The body temperature in premature infants with intrau­terine pneumonia is 32-35° C, in babies born at term it may increase up to 40° C.

1-3 hours following birth the clinical symptoms of res­piratory distress become more severe: the respiration becomes shallow, the respiratory rate is 21 to 120 per minute.

Auscultation reveals weakened respiratory activity, and diffuse moist râles are usually observed on the l-2nd day of life.

Respiratory distress in infants with intrauterine pneu­monia is associated with the disturbances of the acid-alkaline balance in the blood.

Functional disturbances of the cardio-vascular system are observed in all infants with intrauterine pneumonia. Hematologic status of such infants is characterized either by leucocytosis or leucopenia.

Roentgenologic diagnosis of intrauterine pneumonia is extremely difficult. The roentgenologic examination of the newborn's chest is carried out at 10-72 hours of life. It usually shows infiltrative changes in the bronchial branches and multiple microfocal shadows in the lungs.

The following case reports illustrate the clinical course and the outcome of intrauterine pneumonia.

Case 1. A female infant was born to a young mother after a 27 week gestation. The mother had suffered acute infections and her pregnancy had been complicated by neph­ropathy and imminent abortion. Labor began spontaneously with premature rupture of the amniotic sack; delivery was complicated by the breech presentation.

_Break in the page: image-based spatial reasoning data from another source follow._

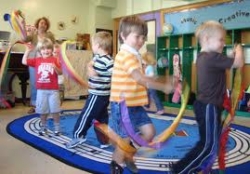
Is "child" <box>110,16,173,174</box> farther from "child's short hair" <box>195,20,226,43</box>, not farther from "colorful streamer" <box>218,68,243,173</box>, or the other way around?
"colorful streamer" <box>218,68,243,173</box>

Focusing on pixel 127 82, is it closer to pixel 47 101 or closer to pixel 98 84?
pixel 98 84

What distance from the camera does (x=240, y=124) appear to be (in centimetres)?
434

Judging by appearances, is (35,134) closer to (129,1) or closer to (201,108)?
(201,108)

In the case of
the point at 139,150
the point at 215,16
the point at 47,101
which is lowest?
the point at 139,150

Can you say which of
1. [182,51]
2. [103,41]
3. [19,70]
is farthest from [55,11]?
[103,41]

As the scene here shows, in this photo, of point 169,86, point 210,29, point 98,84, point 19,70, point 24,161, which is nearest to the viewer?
point 169,86

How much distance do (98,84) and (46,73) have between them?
0.85 meters

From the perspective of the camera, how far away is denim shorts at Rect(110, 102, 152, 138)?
1.89 m

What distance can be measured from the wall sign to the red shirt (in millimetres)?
3409

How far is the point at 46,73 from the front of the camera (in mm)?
3348

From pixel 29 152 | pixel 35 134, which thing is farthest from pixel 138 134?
pixel 35 134

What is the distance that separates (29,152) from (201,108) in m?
1.66

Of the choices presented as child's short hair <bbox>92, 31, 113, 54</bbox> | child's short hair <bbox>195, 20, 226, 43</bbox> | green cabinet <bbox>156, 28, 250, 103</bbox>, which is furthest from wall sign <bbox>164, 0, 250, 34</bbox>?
child's short hair <bbox>195, 20, 226, 43</bbox>

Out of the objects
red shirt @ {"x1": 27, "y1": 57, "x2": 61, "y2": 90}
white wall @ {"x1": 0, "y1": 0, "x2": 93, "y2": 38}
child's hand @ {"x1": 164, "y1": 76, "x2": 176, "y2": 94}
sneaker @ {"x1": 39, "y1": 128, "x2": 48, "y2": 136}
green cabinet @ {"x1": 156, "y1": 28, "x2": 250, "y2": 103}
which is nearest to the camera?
child's hand @ {"x1": 164, "y1": 76, "x2": 176, "y2": 94}
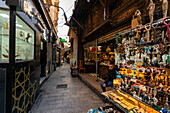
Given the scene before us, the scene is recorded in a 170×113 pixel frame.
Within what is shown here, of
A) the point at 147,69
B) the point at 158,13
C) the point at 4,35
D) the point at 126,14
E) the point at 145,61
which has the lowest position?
the point at 147,69

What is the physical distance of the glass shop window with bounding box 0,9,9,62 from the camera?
216 centimetres

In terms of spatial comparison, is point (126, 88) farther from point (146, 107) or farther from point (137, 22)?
point (137, 22)

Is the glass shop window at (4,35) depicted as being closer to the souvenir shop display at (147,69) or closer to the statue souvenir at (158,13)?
the souvenir shop display at (147,69)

The infant was born in the state of арnеа. The birth weight was 1,000 gr.

During the first hours following birth the infant's condition deteriorated: respiratory rate became 64 per minute; shortened percussion sound, weak respiration, repeated episodes of asphyxia and cyanosis were noted. Extensive con­fluent consolidation in the bronchial trunks were evident on the roentgenogram.

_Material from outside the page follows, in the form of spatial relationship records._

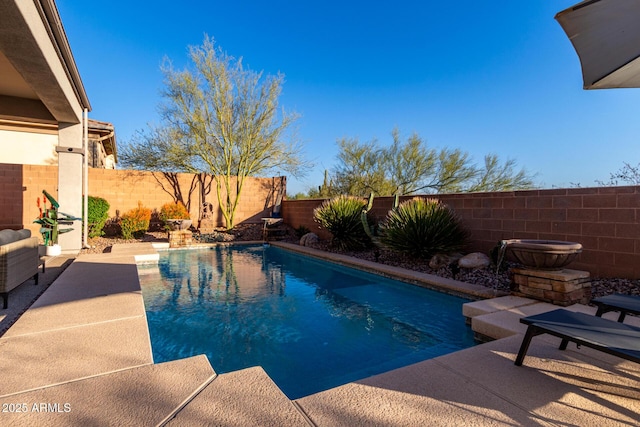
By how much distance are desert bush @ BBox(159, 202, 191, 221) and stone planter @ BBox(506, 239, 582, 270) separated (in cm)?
1035

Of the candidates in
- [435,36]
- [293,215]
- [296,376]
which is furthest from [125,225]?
[435,36]

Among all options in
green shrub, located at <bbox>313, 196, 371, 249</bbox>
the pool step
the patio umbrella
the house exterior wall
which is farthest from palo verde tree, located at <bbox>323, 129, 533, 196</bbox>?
the pool step

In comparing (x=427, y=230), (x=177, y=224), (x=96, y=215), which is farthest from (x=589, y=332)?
(x=96, y=215)

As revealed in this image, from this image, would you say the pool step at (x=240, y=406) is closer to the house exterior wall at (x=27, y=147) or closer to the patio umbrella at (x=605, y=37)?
the patio umbrella at (x=605, y=37)

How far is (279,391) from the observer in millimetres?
1779

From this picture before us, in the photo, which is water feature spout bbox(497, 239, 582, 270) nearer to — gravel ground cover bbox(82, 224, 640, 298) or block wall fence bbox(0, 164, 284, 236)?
gravel ground cover bbox(82, 224, 640, 298)

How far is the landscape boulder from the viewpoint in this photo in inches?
210

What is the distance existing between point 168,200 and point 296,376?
10965mm

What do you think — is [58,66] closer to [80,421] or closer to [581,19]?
[80,421]

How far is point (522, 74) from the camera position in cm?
1126

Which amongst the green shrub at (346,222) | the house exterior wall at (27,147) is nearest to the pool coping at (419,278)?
the green shrub at (346,222)

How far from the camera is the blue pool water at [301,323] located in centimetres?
284

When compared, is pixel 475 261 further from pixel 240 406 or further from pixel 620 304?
pixel 240 406

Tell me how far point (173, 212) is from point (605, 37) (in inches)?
451
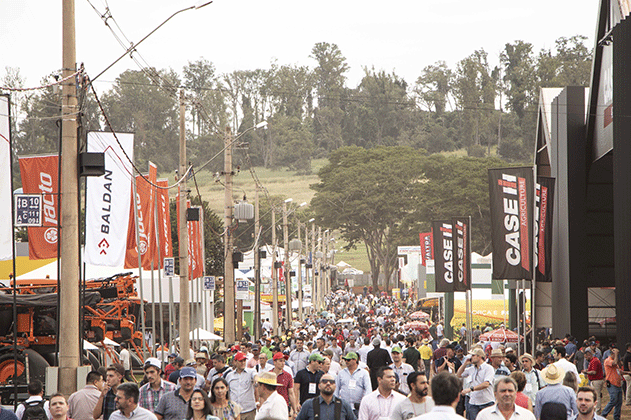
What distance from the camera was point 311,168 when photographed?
162250mm

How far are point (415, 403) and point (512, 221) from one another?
17.2 m

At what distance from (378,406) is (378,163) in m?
82.7

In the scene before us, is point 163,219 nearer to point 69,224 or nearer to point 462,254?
point 69,224

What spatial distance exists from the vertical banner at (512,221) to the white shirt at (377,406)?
15.4 m

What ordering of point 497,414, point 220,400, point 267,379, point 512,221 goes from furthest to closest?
1. point 512,221
2. point 267,379
3. point 220,400
4. point 497,414

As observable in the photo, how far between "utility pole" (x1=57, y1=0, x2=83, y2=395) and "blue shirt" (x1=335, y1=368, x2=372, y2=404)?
12.1 feet

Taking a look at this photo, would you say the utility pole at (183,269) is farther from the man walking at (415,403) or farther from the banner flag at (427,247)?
the banner flag at (427,247)

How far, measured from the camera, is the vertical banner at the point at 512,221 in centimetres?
2475

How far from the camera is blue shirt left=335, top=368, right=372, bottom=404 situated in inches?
484

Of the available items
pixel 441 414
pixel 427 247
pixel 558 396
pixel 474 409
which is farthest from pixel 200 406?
pixel 427 247

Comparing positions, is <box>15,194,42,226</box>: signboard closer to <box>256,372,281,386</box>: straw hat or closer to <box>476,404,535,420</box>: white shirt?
Result: <box>256,372,281,386</box>: straw hat

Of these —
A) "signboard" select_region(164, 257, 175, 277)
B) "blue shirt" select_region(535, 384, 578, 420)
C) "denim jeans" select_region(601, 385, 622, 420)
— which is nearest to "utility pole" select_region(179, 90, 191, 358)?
"signboard" select_region(164, 257, 175, 277)

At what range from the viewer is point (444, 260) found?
29625mm

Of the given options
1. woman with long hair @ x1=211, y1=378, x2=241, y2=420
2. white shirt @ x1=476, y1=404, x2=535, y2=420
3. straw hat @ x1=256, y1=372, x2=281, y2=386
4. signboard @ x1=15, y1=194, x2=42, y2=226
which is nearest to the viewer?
white shirt @ x1=476, y1=404, x2=535, y2=420
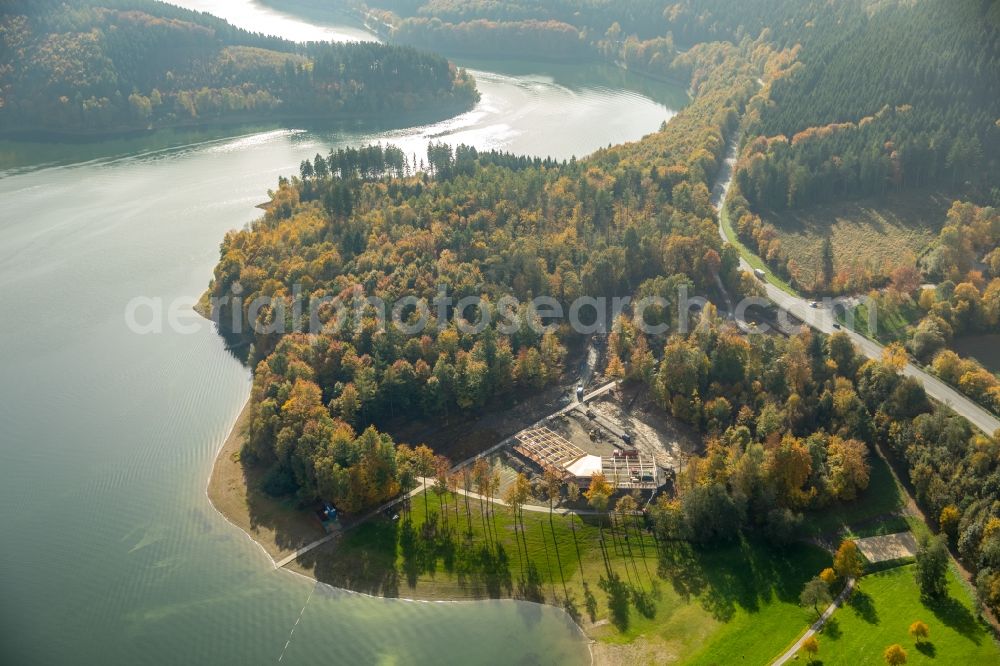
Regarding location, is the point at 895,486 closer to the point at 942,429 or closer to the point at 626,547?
the point at 942,429

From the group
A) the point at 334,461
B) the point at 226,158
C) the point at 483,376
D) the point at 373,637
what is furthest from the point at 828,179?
the point at 226,158

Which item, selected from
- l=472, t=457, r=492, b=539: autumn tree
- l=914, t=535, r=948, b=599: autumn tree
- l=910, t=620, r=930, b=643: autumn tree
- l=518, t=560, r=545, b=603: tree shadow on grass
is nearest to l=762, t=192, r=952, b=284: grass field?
l=914, t=535, r=948, b=599: autumn tree

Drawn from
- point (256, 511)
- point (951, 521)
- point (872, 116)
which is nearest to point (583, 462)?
point (256, 511)

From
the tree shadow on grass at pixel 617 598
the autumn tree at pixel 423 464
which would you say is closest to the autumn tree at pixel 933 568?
the tree shadow on grass at pixel 617 598

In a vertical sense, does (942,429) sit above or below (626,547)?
above

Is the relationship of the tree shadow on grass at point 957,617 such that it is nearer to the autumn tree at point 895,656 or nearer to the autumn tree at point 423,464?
the autumn tree at point 895,656

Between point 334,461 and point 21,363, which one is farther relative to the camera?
point 21,363

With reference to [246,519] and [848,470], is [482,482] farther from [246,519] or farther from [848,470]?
[848,470]

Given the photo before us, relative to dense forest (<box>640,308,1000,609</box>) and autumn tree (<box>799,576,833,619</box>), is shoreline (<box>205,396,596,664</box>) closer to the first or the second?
dense forest (<box>640,308,1000,609</box>)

The anamnesis findings, the clinical picture, and the findings of the roentgenologic examination suggested the diagnosis of intrauterine bilateral microfocal pneumonia. The treatment consisting of antibiotics, cardiacs, vicasole, oxygen, plasma proved ineffective, and the infant died on the 10-th day of life.

The findings of the postmortem examination confirmed the diagnosis of intrauterine macrofocal pneumonia with aspiration, atelectasis and hyperplasia of the lung tissue. Multiple lesions of the other inner organs were found.

Case 2. A male infant was born to a 20-year-old primipara following pregnancy complicated by toxicosis, anemia and hypotension. Three weeks prior to delivery she had suffered an attack of quinsy.

The infant's condition after birth was poor, asphyxia, and elevated body temperature being noted. On percussion fine moist rales and shortened percussion sounds were noted. The X-ray examination of the infant's chest showed areas of consolidation in the right upper lobe and in the right middle lobe. With the development of the disease the con­solidation gradually increased. On the 62-nd day after birth purulent emphysema was diagnosed.

In spite of intensive therapy including thoracocentesis and repeated drainage the infant died at the age of 84 days.

The diagnosis of intrauterine interstitial microfocal pneu­monia, pneumothoraces, pericarditis, and dystrophy of the inner organs was confirmed by autopsy findings.